Purification and Biochemical Characterization of Phytase Enzyme from Lactobacillus brevis Isolated from Fresh Kashar Cheese

Abstract

In the last 20 years, phytase enzyme has attracted the attention of scientists in the fields of environmental protection, nutrition and biotechnology. Myo-inositol hexaphosphate phosphohydrolase (phytase), which is a type of phosphatase enzyme, catalyzes the hydrolysis of phytate into less phosphorylated inorganic phosphates and phytate. Phytases of microbial origin are widely used in biotechnological applications (paper industry, feed industry, food industry and soil improvement).

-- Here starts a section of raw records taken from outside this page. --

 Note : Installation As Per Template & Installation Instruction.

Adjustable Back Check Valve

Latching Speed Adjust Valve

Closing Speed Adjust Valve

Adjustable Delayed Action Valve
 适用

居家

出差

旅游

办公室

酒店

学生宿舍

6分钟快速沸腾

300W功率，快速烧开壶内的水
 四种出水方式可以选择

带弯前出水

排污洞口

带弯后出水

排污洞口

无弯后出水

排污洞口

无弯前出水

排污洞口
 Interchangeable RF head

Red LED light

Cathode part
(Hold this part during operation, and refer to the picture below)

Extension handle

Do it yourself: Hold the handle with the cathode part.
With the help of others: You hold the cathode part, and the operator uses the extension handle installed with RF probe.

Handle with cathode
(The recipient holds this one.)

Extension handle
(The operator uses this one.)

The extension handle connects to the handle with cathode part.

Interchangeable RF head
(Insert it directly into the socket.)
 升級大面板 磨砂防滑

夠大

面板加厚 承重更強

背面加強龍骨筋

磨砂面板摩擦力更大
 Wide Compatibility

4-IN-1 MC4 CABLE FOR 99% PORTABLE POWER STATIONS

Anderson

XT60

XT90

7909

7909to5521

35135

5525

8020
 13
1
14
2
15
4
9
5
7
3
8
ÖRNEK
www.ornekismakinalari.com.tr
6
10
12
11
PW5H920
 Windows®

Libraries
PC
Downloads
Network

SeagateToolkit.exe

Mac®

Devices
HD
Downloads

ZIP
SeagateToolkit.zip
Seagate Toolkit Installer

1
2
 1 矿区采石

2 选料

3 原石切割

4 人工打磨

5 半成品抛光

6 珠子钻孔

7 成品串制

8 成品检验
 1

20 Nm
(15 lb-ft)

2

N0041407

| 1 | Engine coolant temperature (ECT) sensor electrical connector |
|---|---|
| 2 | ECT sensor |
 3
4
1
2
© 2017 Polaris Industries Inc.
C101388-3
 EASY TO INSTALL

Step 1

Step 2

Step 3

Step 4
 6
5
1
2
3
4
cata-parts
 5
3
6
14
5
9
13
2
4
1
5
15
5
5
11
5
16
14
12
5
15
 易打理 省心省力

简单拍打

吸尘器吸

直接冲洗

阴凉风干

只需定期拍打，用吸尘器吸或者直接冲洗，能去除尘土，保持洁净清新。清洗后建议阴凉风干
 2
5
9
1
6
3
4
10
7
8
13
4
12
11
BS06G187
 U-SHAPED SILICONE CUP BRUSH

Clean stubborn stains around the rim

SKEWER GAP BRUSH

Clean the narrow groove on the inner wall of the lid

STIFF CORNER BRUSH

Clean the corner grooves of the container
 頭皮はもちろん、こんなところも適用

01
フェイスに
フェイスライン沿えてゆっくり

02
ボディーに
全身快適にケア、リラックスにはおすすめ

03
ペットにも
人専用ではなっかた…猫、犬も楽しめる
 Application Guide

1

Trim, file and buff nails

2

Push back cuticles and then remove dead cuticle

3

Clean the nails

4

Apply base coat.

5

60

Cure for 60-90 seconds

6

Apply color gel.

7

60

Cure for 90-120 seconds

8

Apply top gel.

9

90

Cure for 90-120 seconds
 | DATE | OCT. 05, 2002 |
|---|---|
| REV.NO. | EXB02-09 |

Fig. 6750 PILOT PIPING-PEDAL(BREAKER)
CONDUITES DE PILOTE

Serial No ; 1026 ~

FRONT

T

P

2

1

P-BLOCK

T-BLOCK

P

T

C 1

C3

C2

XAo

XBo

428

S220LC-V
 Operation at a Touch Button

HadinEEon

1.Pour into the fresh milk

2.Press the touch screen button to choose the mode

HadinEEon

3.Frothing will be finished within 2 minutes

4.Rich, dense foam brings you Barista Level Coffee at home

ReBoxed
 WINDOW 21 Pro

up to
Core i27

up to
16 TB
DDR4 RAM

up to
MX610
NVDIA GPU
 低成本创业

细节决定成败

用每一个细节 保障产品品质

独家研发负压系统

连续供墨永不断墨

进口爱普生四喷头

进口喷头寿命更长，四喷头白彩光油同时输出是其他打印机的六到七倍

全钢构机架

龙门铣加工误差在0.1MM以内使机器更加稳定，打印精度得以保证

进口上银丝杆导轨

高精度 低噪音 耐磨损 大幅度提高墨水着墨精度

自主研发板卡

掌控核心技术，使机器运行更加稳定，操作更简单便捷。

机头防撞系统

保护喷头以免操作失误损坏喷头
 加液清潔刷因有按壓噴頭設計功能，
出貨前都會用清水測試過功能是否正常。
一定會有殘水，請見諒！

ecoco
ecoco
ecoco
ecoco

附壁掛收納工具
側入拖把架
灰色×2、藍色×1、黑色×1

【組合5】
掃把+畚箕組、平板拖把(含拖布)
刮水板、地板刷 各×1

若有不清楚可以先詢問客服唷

 In the present study, phytase enzyme was partially purified from Lactobacillus brevis NM-34 strain isolated from fresh kashar cheese and the pH and temperature values at which the enzyme showed optimum activity were determined. L. brevis NM-34 showed a phytase activity of 243.80 U/mL as a result of ammonium sulfate precipitation. In the ammonium sulfate range (40-60%), where the highest phytase activity was observed, the protein concentration was measured as 0.989 mg/mL. Km and Vmax values of phytase enzyme were determined as 0.0146 mM and 1.6 µmol/min, respectively. The pH and temperature values at which the partially purified phytase showed optimum activity were found to be pH 5 and 50 °C, respectively. Based on the findings from our research, the enzyme purified from this bacterium was found to have unique properties that make it suitable for use in industrial applications.